The Jackson Women's Health Organization, represented by the Center for Reproductive Rights (CRR), has filed another motion calling on the court to block enforcement of a new state law that would shut down the clinic for good. Passed last April in a fairly blatant attempt to make Mississippi an "abortion-free" state, the law requires doctors who provide abortions to have official admitting privileges at a local hospital. The doctors at Jackson Women's Health, both of whom travel to Jackson from out of state, have been trying to secure the privileges for months.
Those efforts have proven fruitless. In July, the court allowed the law to go into effect but blocked any penalties from being enforced while the hospital application process played out, and the department of health granted them six months to try to come into compliance. But, at this point, the result of the application process is a "forgone conclusion," according to CRR.

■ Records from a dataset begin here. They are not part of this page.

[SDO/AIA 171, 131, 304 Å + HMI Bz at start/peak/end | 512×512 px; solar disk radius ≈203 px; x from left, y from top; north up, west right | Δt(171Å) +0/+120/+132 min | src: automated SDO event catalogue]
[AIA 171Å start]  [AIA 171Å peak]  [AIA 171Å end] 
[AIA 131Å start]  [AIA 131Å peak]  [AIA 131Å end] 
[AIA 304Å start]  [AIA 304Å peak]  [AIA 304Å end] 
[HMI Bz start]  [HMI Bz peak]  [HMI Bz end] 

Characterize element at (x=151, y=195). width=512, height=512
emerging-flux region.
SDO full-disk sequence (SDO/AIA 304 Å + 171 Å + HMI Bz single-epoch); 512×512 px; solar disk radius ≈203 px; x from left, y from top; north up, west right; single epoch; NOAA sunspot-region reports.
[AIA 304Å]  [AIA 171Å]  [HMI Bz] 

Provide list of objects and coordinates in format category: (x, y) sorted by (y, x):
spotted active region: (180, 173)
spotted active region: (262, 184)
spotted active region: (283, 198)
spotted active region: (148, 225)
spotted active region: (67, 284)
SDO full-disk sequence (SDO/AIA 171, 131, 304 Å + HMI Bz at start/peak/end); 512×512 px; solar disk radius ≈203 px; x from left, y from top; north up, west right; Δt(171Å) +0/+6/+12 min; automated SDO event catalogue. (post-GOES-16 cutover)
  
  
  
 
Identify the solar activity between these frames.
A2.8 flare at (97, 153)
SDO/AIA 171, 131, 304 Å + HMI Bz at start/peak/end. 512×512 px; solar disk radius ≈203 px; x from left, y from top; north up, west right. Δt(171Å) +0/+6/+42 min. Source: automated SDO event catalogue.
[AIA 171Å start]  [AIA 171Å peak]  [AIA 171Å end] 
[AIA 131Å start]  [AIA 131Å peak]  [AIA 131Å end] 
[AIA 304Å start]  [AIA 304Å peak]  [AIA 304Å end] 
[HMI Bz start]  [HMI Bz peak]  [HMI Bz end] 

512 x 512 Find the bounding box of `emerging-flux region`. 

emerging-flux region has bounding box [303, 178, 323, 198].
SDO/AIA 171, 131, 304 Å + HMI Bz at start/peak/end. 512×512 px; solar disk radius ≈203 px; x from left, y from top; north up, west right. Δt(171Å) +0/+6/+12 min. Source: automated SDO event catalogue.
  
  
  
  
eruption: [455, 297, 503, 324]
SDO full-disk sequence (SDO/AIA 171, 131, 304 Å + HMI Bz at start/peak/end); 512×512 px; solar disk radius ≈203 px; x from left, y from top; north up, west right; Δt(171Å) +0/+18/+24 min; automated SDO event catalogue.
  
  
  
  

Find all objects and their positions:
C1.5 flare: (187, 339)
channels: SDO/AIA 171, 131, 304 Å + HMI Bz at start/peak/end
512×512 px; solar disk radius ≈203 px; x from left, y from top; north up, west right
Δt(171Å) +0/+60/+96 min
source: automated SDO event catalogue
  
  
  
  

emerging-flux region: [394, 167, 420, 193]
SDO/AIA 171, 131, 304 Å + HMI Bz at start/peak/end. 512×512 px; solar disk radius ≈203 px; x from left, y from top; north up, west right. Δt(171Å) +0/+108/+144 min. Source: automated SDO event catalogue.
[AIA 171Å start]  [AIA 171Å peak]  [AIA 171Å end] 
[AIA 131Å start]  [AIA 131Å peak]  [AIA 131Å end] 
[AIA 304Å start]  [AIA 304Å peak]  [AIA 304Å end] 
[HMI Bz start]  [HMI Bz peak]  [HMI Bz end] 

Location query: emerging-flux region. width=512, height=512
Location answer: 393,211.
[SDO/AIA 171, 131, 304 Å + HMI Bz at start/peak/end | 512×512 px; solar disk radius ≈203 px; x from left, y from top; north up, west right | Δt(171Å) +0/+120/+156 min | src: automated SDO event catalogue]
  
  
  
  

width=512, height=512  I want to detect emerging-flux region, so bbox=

The doctors' applications have been rejected by every hospital they've approached. Two hospitals wouldn't let them apply at all. Five others denied the applications for "administrative" reasons, before even completely reviewing the doctors' qualifications. Their rejection letters cited their policies regarding abortion and "concern about disruption to the hospital's business within the community." The clinic wrote follow-up letters to make sure the hospitals understood that the doctors were only seeking privileges to comply with the new law and wouldn't actually be providing abortions at the hospital, but no dice.
"Anti-choice politicians were very clear that they had one in thing in mind when they passed this law: to shut down Mississippi's only abortion clinic," said CRR's president Nancy Northup in a press release. "It isn't a surprise to anyone that the physicians at the Jackson Women's Health Organization haven't been able to obtain admitting privileges at any local hospital."
Unless the law is blocked, the clinic will be in violation on January 11. If it's forced to close, Mississippi would be the only state in the country without a single abortion clinic, and women would have to travel to surrounding states to end their pregnancies. But the clinic's owner, Diane Derzis, says she's hopeful that the judge will declare the law unconstitutional. "Without him doing so," she warns, "Mississippi has banned abortion."